Petunjuk Tugas -
A. Ringkaslah paragraf dalam teks tentang qadha puasa wanita haid yang diawali "Wajib baginya untuk memohon ampun" menjadi daftar poin singkat yang memuat fakta-fakta utamanya.
B. Perbarui entri dari baris yang memuat "At what depth" sampai akhir entri, keduanya ikut, dengan mengganti "camera" menjadi "lens" tanpa mengubah bagian lain. Tuliskan kembali hanya baris-baris tersebut.

Teks Dokumen -
--- --- ---

Senin, 01 Agustus 2011

Wanita haid mengqadha puasa yang dia tinggalkan




Soal: Aku memiliki saudara perempuan yang belum mengqadha puasa yang dia tinggalkan karena haid setelah lewat beberapa tahun karena sebab tidak tahu (bodoh) dengan hukum ini, terlebih lagi sebagian orang awam berkata kepadanya tidak perlu mengqadha puasa yang dia tinggalkan, apa yang wajib dia lakukan?

Jawab:
Wajib baginya untuk memohon ampun kepada Allah dan bertaubat kepada-Nya, wajib baginya untuk puasa atas hari-hari yang dia tidak puasa dan memberi makan setiap harinya seorang miskin sebagaimana difatwakan oleh sejumlah sahabat Nabi SAW yaitu setengah sha’ yang takarannya 1,5 kg. Dan kewajiban mengqadha ini tidak gugur dengan perkataan wanita-wanita bodoh kepadanya bahwasanya dia tidak perlu mengqadha puasa. Aisyah berkata: Kami diperintahkan untuk mengqadha puasa dan tidak diperintahkan untuk mengqadha shalat. Muttafaq alaihi. Apabila datang Ramadhan yang kedua sebelum dia mengqadha puasanya maka dia berdosa dan wajib baginya mengqadha puasa, taubat dan memberi makan seorang miskin setiap harinya apabila dia mampu. Adapun apabila dia miskin tidak mampu memberi makan orang miskin cukup baginya puasa dan taubat sedangkan memberi makan orang miskin gugur darinya.

--- --- ---

Bahan Latihan -

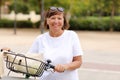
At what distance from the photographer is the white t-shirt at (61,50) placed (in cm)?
278

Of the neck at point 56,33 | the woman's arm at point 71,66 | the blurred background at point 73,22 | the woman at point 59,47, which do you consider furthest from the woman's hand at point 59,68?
the blurred background at point 73,22

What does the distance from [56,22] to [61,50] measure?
0.69 ft

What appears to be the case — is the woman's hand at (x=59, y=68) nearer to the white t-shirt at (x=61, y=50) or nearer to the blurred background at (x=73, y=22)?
the white t-shirt at (x=61, y=50)

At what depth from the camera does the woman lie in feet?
9.12

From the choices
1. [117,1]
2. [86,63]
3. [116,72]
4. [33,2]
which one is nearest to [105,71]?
[116,72]

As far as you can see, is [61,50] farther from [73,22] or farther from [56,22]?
[73,22]

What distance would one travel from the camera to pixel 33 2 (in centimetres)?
3114

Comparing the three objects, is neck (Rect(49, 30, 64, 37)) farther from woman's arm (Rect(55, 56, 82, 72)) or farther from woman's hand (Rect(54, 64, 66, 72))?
woman's hand (Rect(54, 64, 66, 72))

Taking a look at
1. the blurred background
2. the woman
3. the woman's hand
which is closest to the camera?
the woman's hand

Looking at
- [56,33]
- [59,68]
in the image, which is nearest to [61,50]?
[56,33]

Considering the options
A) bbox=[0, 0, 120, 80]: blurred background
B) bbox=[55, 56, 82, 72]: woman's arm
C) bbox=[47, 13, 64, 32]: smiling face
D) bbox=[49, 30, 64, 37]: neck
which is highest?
bbox=[47, 13, 64, 32]: smiling face

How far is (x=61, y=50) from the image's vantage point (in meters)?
2.79

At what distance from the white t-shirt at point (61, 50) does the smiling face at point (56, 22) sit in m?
0.07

--- --- ---

Jawaban Tiap Tugas -
A.
- Ia wajib memohon ampun kepada Allah dan bertaubat kepada-Nya.
- Ia wajib berpuasa untuk hari-hari yang ia tinggalkan. Untuk setiap hari itu, ia juga wajib memberi makan seorang miskin sebanyak setengah sha' (takarannya 1,5 kg), sebagaimana difatwakan sejumlah sahabat Nabi SAW.
- Kewajiban qadha tidak gugur karena ada wanita-wanita bodoh yang berkata bahwa ia tidak perlu mengqadha.
- Aisyah berkata bahwa mereka diperintahkan mengqadha puasa, tetapi tidak diperintahkan mengqadha shalat (muttafaq alaihi).
- Jika Ramadhan kedua datang sebelum ia mengqadha, ia berdosa. Ia wajib mengqadha, bertaubat, dan memberi makan seorang miskin setiap harinya bila mampu.
- Jika ia miskin dan tidak mampu, cukup baginya berpuasa dan bertaubat, dan kewajiban memberi makan gugur darinya.

B.
At what depth from the lens does the woman lie in feet?
9.12

From the choices
1. [117,1]
2. [86,63]
3. [116,72]
4. [33,2]
which one is nearest to [105,71]?
[116,72]

As far as you can see, is [61,50] farther from [73,22] or farther from [56,22]?
[73,22]

What distance would one travel from the lens to pixel 33 2 (in centimetres)?
3114

Comparing the three objects, is neck (Rect(49, 30, 64, 37)) farther from woman's arm (Rect(55, 56, 82, 72)) or farther from woman's hand (Rect(54, 64, 66, 72))?
woman's hand (Rect(54, 64, 66, 72))

Taking a look at
1. the blurred background
2. the woman
3. the woman's hand
which is closest to the lens?
the woman's hand

Looking at
- [56,33]
- [59,68]
in the image, which is nearest to [61,50]?
[56,33]

Considering the options
A) bbox=[0, 0, 120, 80]: blurred background
B) bbox=[55, 56, 82, 72]: woman's arm
C) bbox=[47, 13, 64, 32]: smiling face
D) bbox=[49, 30, 64, 37]: neck
which is highest?
bbox=[47, 13, 64, 32]: smiling face

How far is (x=61, y=50) from the image's vantage point (in meters)?
2.79

At what distance from the white t-shirt at point (61, 50) does the smiling face at point (56, 22) sit in m?
0.07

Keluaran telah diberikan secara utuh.